:: INPUT RECORDS

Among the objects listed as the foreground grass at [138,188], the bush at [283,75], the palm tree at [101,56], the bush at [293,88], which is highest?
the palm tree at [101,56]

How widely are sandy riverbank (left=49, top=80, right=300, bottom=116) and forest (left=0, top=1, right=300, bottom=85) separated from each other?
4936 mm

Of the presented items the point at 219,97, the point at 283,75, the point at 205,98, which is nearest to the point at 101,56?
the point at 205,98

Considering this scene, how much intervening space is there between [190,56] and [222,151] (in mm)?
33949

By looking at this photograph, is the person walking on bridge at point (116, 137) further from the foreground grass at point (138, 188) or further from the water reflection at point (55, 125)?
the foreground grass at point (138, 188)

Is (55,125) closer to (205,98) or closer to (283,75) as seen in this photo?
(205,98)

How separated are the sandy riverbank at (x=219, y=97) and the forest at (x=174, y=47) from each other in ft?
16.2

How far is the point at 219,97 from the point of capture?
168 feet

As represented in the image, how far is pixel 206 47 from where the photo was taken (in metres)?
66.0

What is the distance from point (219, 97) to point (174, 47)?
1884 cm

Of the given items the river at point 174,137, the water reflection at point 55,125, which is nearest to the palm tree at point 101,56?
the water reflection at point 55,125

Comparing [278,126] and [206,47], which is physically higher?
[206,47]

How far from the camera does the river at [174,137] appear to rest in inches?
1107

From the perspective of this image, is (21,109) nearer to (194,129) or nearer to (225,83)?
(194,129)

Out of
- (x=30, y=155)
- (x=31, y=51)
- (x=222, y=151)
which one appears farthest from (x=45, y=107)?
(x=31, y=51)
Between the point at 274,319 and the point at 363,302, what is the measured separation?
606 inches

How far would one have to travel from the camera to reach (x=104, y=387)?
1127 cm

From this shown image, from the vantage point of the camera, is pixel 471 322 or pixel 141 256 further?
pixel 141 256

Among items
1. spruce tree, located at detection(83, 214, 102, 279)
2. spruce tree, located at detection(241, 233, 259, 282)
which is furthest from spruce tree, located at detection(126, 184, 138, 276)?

::::
:: INPUT RECORDS

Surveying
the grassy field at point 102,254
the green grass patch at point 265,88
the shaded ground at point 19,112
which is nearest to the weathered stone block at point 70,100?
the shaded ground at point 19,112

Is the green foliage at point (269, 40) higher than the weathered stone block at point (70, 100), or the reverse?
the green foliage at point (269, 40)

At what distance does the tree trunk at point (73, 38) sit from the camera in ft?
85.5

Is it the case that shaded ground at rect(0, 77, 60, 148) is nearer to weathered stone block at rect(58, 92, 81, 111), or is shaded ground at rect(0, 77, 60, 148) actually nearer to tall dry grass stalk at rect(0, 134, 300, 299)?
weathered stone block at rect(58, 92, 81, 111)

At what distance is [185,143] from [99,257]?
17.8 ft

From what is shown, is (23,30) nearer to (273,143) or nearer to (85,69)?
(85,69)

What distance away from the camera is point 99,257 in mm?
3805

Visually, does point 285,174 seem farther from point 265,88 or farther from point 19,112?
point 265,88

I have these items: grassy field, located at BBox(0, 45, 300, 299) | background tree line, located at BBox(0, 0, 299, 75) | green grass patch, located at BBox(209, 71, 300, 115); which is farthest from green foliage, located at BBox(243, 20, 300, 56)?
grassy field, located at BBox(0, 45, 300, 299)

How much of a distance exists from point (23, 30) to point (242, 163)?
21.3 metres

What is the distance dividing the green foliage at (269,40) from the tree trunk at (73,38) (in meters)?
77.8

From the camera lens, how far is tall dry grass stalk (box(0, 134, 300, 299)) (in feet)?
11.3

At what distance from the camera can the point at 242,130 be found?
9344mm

::::
:: INPUT RECORDS

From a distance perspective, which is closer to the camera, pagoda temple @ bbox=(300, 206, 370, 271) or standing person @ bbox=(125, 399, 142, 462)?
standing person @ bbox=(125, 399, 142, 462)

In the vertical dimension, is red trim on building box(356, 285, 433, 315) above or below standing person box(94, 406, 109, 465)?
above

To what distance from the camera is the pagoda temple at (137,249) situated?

::::

> PROBLEM: Count the lines in the material above that contain the string "farthest", treating uppercase and lowercase as distinct. Reply with the number alone.

> WORKED SOLUTION: 2